INPUT RECORDS START
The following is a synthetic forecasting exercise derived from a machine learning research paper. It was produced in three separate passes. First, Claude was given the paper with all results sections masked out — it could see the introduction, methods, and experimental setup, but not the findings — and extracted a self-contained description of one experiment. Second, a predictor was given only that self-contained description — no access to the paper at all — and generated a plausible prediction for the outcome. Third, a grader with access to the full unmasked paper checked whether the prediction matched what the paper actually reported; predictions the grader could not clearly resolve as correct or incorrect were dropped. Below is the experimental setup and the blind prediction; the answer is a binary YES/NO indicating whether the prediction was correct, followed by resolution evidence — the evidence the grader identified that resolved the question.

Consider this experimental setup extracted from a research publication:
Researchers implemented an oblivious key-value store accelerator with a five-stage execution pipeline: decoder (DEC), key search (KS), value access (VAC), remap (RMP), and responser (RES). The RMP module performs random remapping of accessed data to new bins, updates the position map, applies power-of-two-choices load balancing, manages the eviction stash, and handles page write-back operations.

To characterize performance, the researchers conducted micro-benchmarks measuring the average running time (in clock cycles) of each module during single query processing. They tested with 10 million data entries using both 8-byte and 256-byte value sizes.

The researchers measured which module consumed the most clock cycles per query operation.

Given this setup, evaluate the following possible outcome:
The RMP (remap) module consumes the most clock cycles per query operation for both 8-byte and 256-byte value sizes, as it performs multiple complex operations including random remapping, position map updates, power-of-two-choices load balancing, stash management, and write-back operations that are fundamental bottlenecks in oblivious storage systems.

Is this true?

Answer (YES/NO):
INPUT RECORDS END
> [AIM OF THE TASK]
Each line of the records that contains the string "byte" must be copied.

> [RESPONSE]
To characterize performance, the researchers conducted micro-benchmarks measuring the average running time (in clock cycles) of each module during single query processing. They tested with 10 million data entries using both 8-byte and 256-byte value sizes.
The RMP (remap) module consumes the most clock cycles per query operation for both 8-byte and 256-byte value sizes, as it performs multiple complex operations including random remapping, position map updates, power-of-two-choices load balancing, stash management, and write-back operations that are fundamental bottlenecks in oblivious storage systems.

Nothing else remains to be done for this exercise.